More so, there is nothing in Bayh-Dole about “marketing” any invention. The standard in Bayh-Dole is utilization, not marketing. Any “marketing” of an invention is entirely a university (or other patent owner) decision. It has nothing to do with how Bayh-Dole is intended to work. It has to do with how some university officials have intended to exploit Bayh-Dole. That’s a huge difference. In the first instance, one claims the force of federal law. In the second instance, one uses the color of federal law to endorse an action that has nothing to do with that law. Bayh-Dole does not mandate marketing of subject inventions, or commercialization, or licensing, or even ownership of inventions arising in federally supported research or development. To make it appear that somehow the law was intended to work this way is nonsense. But it is worse than nonsense because it participates in the very fraud that it then sets about to discuss as if factually and legally true.
The government receives a nonexclusive, nontransferable, irrevocable, paid-up license (shop-right) to the invention.
It is true that the government receives a license, even a worldwide license, but our author has the scope of the license all wrong.with the inclusion of “shop-right.” Here’s the provision in Bayh-Dole (35 USC 202(c)(4)):
With respect to any invention in which the contractor elects rights, the Federal agency shall have a nonexclusive, nontransferrable, irrevocable, paid-up license to practice or have practiced for or on behalf of the United States any subject invention throughout the world
“Practice and have practiced” is much broader than a shop right.
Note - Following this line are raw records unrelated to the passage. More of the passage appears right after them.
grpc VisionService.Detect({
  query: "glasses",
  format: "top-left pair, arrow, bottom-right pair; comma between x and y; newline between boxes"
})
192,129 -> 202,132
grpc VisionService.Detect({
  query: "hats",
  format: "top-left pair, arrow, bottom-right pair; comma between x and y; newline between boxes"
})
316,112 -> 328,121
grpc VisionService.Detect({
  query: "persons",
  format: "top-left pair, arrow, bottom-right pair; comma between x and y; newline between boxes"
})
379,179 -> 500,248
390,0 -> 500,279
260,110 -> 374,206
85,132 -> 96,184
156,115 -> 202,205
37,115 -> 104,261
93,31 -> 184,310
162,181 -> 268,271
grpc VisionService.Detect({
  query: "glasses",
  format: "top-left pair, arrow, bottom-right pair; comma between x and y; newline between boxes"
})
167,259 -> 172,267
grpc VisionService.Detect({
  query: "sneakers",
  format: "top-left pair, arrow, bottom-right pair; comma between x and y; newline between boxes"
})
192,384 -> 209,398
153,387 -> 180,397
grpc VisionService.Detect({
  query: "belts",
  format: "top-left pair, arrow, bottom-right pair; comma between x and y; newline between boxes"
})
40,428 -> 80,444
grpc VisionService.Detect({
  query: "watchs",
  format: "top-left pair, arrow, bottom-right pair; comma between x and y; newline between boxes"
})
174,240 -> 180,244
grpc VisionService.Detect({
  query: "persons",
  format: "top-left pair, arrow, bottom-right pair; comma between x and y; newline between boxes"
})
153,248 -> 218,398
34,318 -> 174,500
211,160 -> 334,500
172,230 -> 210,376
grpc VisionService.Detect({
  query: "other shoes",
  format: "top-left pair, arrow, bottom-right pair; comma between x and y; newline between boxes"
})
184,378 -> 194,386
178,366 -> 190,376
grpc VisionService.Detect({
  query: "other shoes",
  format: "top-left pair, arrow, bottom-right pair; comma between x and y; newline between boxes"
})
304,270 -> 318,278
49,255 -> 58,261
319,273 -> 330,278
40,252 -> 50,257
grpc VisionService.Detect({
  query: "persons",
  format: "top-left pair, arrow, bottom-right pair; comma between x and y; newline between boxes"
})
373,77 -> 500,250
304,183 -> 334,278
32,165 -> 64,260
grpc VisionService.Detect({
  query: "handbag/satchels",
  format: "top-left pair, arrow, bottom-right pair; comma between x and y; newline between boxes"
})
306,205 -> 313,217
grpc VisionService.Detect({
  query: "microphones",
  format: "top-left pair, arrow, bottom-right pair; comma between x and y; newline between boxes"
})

In the executive branch patent policy that Bayh-Dole preempts, “practice” means “make, use, and sell.” A shop right is a defense by an employer to a claim of infringement. The federal government is not an employer when sponsoring faculty research hosted by a university. Furthermore, Bayh-Dole requires a license–a license is not a defense to infringement but rather is a promise not to bring a claim of infringement. The “paid up” part of the license means that the licensor–the university–also has no claim for compensation in the Court of Federal Claims under 28 USC 1498 for federal use of its patented subject invention. Further, even if we wanted to muddle things and make a license and a shop-right equivalent, it is clear that Congress intended the United States to authorize the selling of product–not just a fussing around research use of inventions, not “non-commercial” use, as it were. To practice an invention includes selling product incorporating or based on the use of the invention.
We have worked through a description of how Bayh-Dole was intended to work. It is a fair depiction of a faux version of Bayh-Dole. We can’t fault the author for repeating what many university officials and their legal counsels claimed about the intent of the law. And before Stanford v Roche, people who wanted to sit on the fence about the law, or who were fine with university officials using the law as a pretext to go about taking ownership of inventions of all sorts wherever they could claim them, were fine with such an account–what’s the harm in university officials taking the personal property of inventors–rights reserved expressly for them by Congress acting with the authority of the Constitution. But we can fault the author for not bothering to check the claims made for how Bayh-Dole is intended to work, and not bothering to sort out claims–political bluffing–from fact and then conflating claims and fact, so that mere assertions of misty, watercolored intentions could be anything other than private feelings–and not the law at all.